58-year-old woman with dyspnea on exertion (DOE), fatigue, and mild intermittent chest pain

  • Patient initially referred to local cardiologist

  • Mild hypertension, well-controlled Type II diabetes mellitus

  • No history of deep vein thrombosis or pulmonary embolism (PE)

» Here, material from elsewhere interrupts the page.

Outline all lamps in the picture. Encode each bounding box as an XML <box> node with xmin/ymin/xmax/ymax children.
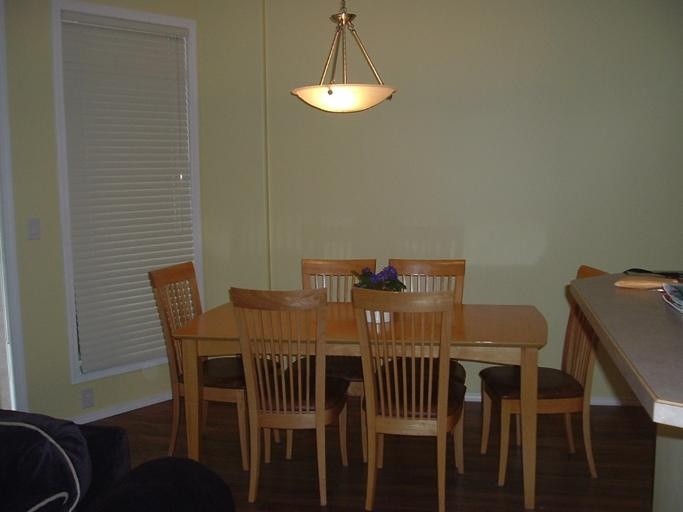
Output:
<box><xmin>289</xmin><ymin>0</ymin><xmax>396</xmax><ymax>114</ymax></box>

  • Body mass index (BMI): 28 kg/m2; weight: 168 lbs

 

Echocardiogram

  • Normal left ventricular systolic function; grade 1 diastolic dysfunction

  • Mildly dilated right ventricle (RV), with mildly decreased RV function

  • Mild biatrial dilation

  • No significant valvular disease

  • Right ventricular systolic pressure: 64.3 mmHg

 

Additional studies

  • No evidence of acute PE on computed tomographic pulmonary angiogram (CTPA)

  • NT-proBNP, 1602 pg/mL

  • 6-minute walk distance (6MWD): 402 meters

  • Assessed as WHO Functional Class II

 

Right heart catheterization

  • Mean pulmonary arterial pressure (mPAP): 44 mmHg

  • Right atrial pressure (RAP): 8.5 mmHg

  • Pulmonary capillary wedge pressure (PCWP): 9.3 mmHg

  • Cardiac output (CO): 3.65 L/min

  • Cardiac index (CI): 2.3 L/min/m2

  • Pulmonary vascular resistance (PVR): 785 dyn∙sec∙cm-5

 

Key takeaways

 

Patients with confirmed PH should have a V/Q scan to rule out potentially curable (via pulmonary thromboendarterectomy) CTEPH1

A V/Q scan showing perfusion defects should prompt referral to an experienced center for further evaluation and, if CTEPH is confirmed, operability assessment1

References:

1. Kim NH, Delcroix M, Jenkins DP, et al. Chronic thromboembolic pulmonary hypertension. J Am Coll Cardiol. 2013;62(suppl D):D92-D99.